A full-size mock-up appeared at the Friedrichshafen Aero '07 show in April 2007, and the prototype flew in August 2007 at Chambery. By May 2009 F-WURE had flown 150 hours and 50 orders placed. Production was initially expected by mid-2011.

In March 2012 the company was pursuing light-sport aircraft approval of the design to facilitate sales in the United States.

In July 2012 the prototype had flown its first passenger and has been exhibited at AirVenture 2012. LSA approval and the start of production was still pending.

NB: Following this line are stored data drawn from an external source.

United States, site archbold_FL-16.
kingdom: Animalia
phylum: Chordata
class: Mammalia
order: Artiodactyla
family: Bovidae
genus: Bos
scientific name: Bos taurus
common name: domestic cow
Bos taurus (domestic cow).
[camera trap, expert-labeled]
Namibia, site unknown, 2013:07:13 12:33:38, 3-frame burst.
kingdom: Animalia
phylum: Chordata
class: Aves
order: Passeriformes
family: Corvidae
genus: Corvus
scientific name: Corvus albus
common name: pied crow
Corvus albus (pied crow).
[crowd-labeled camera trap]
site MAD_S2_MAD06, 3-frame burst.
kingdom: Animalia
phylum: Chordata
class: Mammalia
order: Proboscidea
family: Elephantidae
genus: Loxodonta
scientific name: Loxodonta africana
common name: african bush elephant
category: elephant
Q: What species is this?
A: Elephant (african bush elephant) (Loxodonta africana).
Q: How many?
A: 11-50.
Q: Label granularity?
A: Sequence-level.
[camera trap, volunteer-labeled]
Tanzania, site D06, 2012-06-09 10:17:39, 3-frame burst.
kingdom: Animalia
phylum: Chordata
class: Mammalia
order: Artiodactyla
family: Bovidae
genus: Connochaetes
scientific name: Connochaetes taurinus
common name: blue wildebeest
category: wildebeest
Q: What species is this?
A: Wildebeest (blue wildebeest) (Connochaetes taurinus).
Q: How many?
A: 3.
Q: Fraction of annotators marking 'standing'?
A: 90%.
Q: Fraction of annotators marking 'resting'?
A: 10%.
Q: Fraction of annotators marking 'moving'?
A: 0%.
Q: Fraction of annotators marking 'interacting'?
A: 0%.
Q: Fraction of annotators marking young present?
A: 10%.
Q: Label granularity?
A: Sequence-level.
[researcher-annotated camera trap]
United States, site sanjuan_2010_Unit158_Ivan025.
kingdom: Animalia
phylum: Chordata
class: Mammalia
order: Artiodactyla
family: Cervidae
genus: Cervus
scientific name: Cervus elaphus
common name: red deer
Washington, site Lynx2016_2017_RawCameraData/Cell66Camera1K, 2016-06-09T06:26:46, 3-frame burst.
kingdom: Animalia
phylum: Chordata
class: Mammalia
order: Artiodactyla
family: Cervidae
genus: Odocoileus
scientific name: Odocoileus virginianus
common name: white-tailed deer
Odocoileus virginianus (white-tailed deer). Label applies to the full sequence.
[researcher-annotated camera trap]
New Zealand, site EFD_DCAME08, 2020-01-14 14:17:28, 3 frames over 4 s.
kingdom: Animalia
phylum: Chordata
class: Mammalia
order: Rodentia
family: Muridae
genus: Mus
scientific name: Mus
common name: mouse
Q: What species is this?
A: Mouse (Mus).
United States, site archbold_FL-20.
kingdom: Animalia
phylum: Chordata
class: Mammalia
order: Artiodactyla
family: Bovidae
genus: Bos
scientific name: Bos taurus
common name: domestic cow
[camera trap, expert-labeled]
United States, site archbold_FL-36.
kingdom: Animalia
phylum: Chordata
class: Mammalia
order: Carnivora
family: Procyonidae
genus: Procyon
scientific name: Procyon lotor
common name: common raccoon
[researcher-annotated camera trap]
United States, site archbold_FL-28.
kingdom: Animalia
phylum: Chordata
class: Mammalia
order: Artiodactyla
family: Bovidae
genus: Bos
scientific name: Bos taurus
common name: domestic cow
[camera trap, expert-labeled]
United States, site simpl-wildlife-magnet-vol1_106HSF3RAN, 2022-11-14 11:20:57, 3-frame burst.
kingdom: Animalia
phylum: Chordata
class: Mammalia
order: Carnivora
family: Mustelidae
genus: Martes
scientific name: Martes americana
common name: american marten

Also in July 2012, the company was placed in receivership for financial restructuring after existing investors were not forthcoming with additional funds.

By February 2013 a 75% controlling interest in the company had been purchased by the Heima Mining Company of China for US$20 million. The Heima Mining Company will name its own chairman of LISA and plans to open two new production lines in France. The Chinese investment permitted finalizing the Akoya's design for production.

In late 2014 the aircraft was priced "all inclusive" at 300,000 Euros. In July 2015 information about the aircraft was shown at AirVenture, and the price was indicated as US$330,000, and the company claimed about 100 orders.

In March 2017 it was announced that an updated second-prototype would fly in April 2017, it included a new retractable landing gear that would enable the aircraft to operate on water, land and snow.

The second prototype, Pre-Series 1, first flew in August 2017 and features revised fuselage fins, that are horizontal, instead of canted downwards. This change enabled shortening the main landing gear legs to improve cockpit visibility when taxiing.